DATA TO USE ▸
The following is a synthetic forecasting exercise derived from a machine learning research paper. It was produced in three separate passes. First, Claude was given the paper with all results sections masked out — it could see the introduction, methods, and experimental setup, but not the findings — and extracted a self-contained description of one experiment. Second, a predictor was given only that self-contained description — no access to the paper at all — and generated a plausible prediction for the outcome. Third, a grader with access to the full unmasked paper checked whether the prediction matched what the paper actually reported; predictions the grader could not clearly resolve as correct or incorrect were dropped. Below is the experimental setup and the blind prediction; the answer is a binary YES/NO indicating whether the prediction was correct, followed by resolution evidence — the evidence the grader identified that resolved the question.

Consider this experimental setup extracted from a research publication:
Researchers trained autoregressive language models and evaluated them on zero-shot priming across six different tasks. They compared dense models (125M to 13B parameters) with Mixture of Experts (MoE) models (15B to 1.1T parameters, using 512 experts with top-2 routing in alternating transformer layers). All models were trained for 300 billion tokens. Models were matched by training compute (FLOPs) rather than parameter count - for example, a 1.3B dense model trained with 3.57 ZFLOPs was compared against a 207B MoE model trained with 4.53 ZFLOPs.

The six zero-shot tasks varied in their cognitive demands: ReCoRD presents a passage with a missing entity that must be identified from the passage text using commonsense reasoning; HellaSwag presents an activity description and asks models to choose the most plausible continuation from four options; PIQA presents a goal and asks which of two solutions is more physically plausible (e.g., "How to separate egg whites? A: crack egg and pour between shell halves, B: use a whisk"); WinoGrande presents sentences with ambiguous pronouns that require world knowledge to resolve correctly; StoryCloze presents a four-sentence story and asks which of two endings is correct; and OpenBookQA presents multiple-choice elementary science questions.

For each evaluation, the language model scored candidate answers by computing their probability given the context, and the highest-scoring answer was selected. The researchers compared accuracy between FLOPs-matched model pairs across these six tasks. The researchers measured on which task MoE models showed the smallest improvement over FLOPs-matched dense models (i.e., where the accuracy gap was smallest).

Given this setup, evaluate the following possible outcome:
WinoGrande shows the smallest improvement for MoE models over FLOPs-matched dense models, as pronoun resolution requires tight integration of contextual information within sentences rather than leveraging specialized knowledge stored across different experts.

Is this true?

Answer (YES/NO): NO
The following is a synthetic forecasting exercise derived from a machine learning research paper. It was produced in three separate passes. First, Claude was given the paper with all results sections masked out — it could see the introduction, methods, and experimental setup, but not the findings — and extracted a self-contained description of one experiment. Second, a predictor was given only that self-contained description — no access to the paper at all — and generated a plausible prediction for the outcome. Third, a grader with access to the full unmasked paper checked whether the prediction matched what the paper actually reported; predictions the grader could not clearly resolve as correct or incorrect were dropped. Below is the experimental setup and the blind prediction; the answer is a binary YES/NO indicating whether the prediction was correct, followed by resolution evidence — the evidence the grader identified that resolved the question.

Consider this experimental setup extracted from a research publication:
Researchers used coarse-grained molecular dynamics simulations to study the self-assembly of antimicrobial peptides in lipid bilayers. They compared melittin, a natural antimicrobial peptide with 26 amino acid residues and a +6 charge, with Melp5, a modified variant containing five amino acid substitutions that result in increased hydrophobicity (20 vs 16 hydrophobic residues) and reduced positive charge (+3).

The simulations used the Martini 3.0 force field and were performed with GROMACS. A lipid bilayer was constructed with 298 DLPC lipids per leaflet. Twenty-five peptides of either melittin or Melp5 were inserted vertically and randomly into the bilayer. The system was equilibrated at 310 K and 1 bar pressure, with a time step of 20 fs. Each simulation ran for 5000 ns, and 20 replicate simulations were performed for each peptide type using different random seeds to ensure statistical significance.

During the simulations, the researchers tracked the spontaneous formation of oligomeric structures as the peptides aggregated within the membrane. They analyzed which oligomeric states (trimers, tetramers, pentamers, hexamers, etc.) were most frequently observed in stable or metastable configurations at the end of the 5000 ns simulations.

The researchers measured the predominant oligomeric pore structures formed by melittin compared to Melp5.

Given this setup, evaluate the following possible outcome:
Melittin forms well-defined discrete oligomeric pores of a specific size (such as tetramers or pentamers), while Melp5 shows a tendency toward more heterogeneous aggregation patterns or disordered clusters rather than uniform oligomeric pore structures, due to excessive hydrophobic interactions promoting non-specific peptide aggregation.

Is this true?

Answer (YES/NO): NO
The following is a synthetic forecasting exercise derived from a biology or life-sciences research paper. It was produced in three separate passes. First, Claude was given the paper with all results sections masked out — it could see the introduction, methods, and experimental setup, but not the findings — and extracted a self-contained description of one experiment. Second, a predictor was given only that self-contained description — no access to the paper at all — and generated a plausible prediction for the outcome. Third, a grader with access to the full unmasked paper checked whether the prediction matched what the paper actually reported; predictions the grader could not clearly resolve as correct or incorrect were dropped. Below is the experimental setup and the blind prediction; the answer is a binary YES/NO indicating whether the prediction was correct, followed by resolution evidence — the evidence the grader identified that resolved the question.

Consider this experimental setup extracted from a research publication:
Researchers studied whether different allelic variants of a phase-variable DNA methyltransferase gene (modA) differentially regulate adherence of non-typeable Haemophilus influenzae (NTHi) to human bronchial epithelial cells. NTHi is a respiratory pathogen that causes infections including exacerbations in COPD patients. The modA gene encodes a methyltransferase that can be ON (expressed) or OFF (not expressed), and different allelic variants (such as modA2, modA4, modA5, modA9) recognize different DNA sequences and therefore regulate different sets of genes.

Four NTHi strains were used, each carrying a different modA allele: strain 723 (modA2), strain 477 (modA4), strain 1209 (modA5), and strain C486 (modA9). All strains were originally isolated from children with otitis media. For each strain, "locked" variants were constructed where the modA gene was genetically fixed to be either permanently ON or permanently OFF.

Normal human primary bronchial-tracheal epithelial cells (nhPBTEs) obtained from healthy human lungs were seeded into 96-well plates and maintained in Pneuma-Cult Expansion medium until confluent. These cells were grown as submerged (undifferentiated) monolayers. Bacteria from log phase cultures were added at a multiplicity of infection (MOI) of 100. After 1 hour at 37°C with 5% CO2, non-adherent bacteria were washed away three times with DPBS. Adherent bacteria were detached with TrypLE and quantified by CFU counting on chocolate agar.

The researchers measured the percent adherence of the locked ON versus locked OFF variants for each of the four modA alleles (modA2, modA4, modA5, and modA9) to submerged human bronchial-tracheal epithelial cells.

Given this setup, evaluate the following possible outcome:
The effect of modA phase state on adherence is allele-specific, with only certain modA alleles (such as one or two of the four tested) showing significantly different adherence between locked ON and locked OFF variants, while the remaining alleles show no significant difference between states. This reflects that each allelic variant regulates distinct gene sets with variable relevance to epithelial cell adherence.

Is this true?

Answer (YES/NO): NO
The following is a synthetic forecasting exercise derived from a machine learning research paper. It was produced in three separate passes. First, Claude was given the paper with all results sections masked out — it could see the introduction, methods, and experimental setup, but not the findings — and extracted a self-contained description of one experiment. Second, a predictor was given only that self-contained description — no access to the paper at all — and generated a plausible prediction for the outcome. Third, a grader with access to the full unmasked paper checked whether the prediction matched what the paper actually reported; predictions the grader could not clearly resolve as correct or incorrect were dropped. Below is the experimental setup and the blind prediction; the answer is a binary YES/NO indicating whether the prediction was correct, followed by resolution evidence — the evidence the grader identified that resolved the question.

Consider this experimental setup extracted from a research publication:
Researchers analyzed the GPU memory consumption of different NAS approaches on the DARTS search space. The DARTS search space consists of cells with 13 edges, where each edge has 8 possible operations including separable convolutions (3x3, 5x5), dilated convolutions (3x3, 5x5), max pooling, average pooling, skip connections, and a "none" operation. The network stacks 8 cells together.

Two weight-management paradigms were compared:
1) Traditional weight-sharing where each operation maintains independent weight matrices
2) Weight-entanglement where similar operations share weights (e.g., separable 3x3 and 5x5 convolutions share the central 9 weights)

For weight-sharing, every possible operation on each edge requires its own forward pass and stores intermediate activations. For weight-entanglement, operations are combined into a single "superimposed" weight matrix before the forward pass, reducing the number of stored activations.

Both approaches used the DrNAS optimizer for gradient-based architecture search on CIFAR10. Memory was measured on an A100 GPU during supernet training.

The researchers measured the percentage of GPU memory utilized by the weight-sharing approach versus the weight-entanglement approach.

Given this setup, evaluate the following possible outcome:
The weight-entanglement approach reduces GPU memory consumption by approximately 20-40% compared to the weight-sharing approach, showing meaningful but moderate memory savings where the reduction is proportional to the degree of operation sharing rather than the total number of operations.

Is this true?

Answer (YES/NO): YES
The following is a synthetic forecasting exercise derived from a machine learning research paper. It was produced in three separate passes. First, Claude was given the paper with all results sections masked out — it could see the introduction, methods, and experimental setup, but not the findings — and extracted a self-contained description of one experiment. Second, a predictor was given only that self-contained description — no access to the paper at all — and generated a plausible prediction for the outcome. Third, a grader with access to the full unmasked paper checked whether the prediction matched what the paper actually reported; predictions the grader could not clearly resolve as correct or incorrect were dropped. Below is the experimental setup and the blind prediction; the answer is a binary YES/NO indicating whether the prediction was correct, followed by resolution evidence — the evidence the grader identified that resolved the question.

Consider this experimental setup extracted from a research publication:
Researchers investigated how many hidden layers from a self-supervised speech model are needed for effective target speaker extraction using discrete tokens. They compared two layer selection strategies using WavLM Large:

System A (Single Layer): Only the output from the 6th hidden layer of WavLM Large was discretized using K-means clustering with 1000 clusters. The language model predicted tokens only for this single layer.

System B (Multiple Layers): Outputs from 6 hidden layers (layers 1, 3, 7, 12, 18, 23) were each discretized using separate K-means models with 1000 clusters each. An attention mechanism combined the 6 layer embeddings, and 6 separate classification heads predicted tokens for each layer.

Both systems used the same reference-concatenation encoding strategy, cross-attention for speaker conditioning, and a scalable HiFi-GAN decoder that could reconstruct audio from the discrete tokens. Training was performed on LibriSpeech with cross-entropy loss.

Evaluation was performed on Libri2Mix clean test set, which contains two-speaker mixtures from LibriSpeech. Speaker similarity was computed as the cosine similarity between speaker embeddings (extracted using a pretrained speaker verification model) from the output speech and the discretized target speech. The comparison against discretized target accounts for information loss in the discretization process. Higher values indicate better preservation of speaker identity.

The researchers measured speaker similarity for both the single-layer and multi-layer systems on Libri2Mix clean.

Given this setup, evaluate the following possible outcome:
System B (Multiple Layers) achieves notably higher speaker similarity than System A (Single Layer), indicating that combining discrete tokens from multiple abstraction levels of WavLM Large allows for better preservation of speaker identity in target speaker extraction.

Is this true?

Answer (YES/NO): YES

ABOUT THIS TASK ▸ Lines containing the word "constructed" must be found in the data above and copied.

YOUR SOLUTION ▸
The simulations used the Martini 3.0 force field and were performed with GROMACS. A lipid bilayer was constructed with 298 DLPC lipids per leaflet. Twenty-five peptides of either melittin or Melp5 were inserted vertically and randomly into the bilayer. The system was equilibrated at 310 K and 1 bar pressure, with a time step of 20 fs. Each simulation ran for 5000 ns, and 20 replicate simulations were performed for each peptide type using different random seeds to ensure statistical significance.
Four NTHi strains were used, each carrying a different modA allele: strain 723 (modA2), strain 477 (modA4), strain 1209 (modA5), and strain C486 (modA9). All strains were originally isolated from children with otitis media. For each strain, "locked" variants were constructed where the modA gene was genetically fixed to be either permanently ON or permanently OFF.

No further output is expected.